MASSDEVICE ON CALL — A quartet Senators yesterday introduced the bi-partisan Ensuring Safe Medical Devices for Patients Act, in the latest legislative effort to beef up the FDA’s oversight of medical devices.
Sens. Jeff Merkley (D-Ore.), Chuck Grassley (R-Iowa), Michael Bennet (D-Colo.) and Herb Kohl (D-Wisc.) lent their names to the measure and won the backing of a clutch of advocacy groups.
"Faulty medical devices, especially those implanted in the body, can have a disastrous impact on the health of those who use them," Kohl said in prepared remarks. "Innovative technology has provided valuable, life-saving medical devices that have prolonged life and reduced suffering, but the drive toward getting new technologies to market shouldn’t be done at the risk of patient safety. This legislation will help achieve that needed and delicate balance between safety and innovation."
The bill would force the FDA to issue a final rule before the end 2012 on the Unique Device Identifer program, created nearly 5 years ago to enable tracking of medical implants, and add medical devcies to the Sentinel post-market surveillance initiative, a 2008 program that currently monitors prescription drug safety.
The legislators pointed to the slate of recent high-profile medical device recalls as evidence that the FDA needs more oversight in ensuring public safety.
"When seniors undergo hip replacement surgery or heart patients need a cardiac stent, they shouldn’t have to worry that the device that is supposed to improve their health could actually make them sicker," Merkley said in prepared remarks. "Strong post-marketing surveillance of medical devices will ensure that those that are defective or cause harm can be quickly identified, patients and their physicians can be notified, and dangerous products can be removed from the market."
Grassley and Kohl are no strangers to medical devices and the FDA. The duo released a report in June 2011 detailing the shortcomings of the federal watchdog agency’s system for reviewing and monitoring recalls, calling for more proactive oversight of recalls and enhanced review of trends.
That same month, Grassley and Sen. Max Baucus (D-Mont.) told Medtronic Inc. (NYSE:MDT) to fork over documents relating to an ongoing investigation into the company’s controversial Infuse bone-growth system.
The Grassley and Kohl were joined in December 2011 by Sen. Richard Blumenthal (D-Conn.) in introducing the Medical Device Patient Safety Act, which aimed to beef up the FDA’s safety regulations, allowing the agency to conduct safety studies of devices after they’ve been approved and to grant conditional approvals contingent on further trials.
Last month Grassley launched an investigation into whistleblowers’ claims that the FDA systematically persecuted and spied on employees who voiced concerns over certain medical devices cleared for the U.S. market.

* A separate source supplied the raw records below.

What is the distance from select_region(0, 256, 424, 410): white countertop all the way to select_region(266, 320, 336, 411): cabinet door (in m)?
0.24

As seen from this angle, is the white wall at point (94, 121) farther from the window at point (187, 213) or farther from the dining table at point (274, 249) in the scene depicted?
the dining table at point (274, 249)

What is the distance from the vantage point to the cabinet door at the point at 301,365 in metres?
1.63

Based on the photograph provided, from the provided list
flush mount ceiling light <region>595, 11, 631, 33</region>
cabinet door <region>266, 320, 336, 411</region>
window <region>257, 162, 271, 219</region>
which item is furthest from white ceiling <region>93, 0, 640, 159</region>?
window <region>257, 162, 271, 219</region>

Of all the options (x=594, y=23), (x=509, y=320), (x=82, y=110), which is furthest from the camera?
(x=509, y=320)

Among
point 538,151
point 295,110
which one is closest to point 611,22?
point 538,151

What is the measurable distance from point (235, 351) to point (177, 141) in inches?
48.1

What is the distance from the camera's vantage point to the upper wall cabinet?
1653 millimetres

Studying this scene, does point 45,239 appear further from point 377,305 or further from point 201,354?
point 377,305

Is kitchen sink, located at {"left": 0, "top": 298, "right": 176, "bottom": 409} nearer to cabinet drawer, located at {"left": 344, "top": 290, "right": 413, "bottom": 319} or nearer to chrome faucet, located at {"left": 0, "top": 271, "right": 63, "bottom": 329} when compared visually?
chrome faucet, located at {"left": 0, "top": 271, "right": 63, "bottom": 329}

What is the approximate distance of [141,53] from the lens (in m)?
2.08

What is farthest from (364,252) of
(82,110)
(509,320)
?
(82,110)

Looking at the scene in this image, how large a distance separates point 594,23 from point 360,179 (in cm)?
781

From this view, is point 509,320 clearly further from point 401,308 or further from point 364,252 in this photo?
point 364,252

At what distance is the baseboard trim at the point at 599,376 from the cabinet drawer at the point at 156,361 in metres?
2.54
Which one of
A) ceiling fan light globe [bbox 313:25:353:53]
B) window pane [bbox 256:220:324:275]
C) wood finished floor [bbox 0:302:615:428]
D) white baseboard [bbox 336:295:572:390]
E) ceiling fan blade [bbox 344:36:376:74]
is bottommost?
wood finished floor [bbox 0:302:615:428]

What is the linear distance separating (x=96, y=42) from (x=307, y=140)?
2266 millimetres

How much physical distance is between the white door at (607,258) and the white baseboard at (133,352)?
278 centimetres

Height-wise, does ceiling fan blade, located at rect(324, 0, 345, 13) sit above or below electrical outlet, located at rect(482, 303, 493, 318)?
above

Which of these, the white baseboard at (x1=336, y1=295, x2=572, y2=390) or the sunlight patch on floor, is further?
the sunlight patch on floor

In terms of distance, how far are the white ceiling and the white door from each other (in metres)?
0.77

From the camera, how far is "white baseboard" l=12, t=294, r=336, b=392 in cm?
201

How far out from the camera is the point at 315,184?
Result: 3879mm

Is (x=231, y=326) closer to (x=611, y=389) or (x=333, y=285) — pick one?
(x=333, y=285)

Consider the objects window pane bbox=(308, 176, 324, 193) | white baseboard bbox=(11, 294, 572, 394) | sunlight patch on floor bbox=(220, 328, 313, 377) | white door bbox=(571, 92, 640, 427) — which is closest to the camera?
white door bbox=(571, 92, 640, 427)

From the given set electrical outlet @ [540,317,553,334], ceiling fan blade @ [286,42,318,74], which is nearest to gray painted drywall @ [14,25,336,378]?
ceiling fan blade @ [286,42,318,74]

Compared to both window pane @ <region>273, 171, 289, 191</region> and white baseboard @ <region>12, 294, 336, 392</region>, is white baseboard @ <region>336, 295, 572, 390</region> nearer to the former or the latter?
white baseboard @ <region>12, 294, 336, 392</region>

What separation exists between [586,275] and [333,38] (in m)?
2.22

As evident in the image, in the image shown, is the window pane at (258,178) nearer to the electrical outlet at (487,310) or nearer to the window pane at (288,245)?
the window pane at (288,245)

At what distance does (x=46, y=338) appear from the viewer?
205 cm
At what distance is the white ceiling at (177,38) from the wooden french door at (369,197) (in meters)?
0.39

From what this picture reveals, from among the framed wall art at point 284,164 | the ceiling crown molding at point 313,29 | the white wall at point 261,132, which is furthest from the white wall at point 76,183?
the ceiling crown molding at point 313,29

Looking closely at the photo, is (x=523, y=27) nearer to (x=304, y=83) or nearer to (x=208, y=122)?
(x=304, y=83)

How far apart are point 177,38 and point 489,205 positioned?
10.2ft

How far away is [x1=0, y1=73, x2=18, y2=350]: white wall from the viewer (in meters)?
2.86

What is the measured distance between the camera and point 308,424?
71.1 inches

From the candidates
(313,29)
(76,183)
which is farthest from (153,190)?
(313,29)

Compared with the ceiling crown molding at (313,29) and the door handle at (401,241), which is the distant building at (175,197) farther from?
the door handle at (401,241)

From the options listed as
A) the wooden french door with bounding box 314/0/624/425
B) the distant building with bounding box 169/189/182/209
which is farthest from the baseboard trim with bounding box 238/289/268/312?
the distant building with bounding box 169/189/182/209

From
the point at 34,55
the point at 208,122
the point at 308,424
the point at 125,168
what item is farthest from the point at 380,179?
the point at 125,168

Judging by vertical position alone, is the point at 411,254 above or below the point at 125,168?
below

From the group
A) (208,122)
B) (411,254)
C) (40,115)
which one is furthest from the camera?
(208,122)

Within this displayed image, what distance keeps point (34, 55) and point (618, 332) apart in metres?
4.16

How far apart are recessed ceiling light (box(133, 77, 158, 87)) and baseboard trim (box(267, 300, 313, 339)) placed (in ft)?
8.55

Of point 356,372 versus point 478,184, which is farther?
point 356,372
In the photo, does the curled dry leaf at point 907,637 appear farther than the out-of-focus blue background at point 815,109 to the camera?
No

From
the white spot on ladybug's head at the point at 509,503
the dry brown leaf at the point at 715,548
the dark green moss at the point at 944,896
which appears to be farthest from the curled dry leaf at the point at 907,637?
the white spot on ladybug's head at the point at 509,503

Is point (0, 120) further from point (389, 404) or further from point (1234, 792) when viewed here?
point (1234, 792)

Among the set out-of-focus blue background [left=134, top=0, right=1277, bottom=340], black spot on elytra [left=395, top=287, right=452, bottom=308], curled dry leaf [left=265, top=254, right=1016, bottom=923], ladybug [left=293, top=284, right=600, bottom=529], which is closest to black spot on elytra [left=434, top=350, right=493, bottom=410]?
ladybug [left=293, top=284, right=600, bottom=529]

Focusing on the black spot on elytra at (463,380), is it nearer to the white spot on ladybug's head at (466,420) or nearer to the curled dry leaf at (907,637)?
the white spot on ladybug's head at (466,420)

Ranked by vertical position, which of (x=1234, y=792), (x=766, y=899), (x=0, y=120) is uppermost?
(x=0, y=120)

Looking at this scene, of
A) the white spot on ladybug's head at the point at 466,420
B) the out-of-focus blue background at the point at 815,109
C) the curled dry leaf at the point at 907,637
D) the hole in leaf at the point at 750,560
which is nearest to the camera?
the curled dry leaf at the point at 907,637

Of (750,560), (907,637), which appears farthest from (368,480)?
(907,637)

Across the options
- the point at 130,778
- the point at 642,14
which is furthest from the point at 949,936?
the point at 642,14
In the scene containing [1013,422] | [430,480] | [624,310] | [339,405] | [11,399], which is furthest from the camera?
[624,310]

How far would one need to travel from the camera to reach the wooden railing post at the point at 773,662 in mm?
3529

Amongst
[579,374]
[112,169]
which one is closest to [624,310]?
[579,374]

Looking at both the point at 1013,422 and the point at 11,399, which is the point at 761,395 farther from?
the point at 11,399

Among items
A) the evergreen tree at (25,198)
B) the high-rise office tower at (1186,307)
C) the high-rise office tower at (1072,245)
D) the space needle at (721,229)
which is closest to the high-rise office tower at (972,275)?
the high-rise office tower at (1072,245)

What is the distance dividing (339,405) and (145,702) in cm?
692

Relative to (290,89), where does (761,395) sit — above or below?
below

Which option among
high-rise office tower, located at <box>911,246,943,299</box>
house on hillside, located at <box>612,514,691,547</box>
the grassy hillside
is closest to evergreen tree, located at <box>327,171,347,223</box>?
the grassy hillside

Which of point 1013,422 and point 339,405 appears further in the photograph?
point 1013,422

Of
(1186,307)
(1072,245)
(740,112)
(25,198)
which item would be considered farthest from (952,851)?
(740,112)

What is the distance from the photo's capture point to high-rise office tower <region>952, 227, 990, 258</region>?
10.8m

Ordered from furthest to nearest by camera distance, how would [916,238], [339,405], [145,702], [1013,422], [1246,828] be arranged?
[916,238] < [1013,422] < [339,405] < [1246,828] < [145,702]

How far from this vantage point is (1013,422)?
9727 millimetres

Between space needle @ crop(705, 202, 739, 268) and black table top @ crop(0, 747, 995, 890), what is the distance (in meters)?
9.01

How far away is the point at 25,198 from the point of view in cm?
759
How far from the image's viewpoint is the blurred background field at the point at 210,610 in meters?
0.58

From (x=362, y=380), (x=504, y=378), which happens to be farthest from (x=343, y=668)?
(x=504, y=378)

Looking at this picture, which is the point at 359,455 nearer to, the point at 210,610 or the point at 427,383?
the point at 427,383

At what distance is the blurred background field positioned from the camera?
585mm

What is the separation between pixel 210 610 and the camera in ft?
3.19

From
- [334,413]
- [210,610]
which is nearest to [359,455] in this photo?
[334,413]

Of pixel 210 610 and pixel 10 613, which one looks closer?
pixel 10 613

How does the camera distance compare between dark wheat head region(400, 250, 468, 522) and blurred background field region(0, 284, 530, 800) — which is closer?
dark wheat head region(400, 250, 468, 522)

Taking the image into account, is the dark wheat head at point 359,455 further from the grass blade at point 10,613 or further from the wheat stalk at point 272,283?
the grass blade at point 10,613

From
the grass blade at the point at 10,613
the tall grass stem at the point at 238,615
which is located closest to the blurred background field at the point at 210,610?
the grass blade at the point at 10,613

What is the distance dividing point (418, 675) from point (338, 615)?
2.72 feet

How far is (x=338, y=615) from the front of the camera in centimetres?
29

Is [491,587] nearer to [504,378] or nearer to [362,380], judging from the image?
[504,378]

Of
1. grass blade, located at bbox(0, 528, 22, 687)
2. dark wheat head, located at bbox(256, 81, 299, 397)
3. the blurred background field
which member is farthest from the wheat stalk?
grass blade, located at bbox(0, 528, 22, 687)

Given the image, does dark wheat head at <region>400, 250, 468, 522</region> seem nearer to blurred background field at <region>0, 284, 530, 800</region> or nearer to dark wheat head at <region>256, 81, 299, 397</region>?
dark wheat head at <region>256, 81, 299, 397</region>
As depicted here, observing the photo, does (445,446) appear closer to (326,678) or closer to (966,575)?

The newest bill was endorsed by advocacy groups Consumers Union, the National Women’s Health Network, the National Research Center for Women & Families, the Health Care Supply Chain Assn., the Premier Healthcare Alliance, the Assn. of American Medical Colleges, the Alliance for Advancing Nonprofit Health Care, the National Assn. for Continence, the MedicAlert Foundation, Public Citizen and the Union of Concerned Scientists.